Personal information
- Full name: Sergei Petrovich Olshansky
- Date of birth: 28 May 1948 (age 77)
- Place of birth: Moscow, Russian SFSR, Soviet Union
- Height: 1.79 m (5 ft 10 in)
- Position: Defender

Team information
- Current team: FC Nika Moscow (general director)

Youth career
- MELZ Plant Moscow
- FShM Moscow

Senior career*
- Years: Team / Apps / (Gls)
- 1966–1968: Burevestnik Moscow
- 1969–1975: FC Spartak Moscow / 138 / (7)
- 1975: FC SKA Khabarovsk
- 1976–1979: PFC CSKA Moscow / 96 / (1)

International career
- 1972–1977: USSR / 19 / (0)

Managerial career
- 1983–1984: PFC CSKA Moscow (assistant)
- 2003: FC Reutov (assistant)
- 2004: FC Saturn Yegoryevsk (assistant)
- 2005–: FC Nika Moscow (general director)

= Sergei Olshansky =

Soviet footballer

Sergei Petrovich Olshansky (Серге́й Петрович Ольшанский; born May 28, 1948, in Moscow) is a retired Soviet football player.
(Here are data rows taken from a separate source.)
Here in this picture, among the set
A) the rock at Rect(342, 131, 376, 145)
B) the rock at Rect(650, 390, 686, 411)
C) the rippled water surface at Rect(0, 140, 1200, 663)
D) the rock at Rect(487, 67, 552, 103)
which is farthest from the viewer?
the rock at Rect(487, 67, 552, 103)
Currently, he works as a general director for FC Nika Moscow.

==Honours==
- Soviet Top League winner: 1969
- Soviet Cup winner: 1971
- Olympic bronze: 1972

==International career==
Olshansky made his debut for USSR on August 6, 1972, in a friendly against Sweden. He played in the qualifiers for 1974 FIFA World Cup, UEFA Euro 1976 and 1978 FIFA World Cup (USSR did not qualify for the final tournaments for any of those).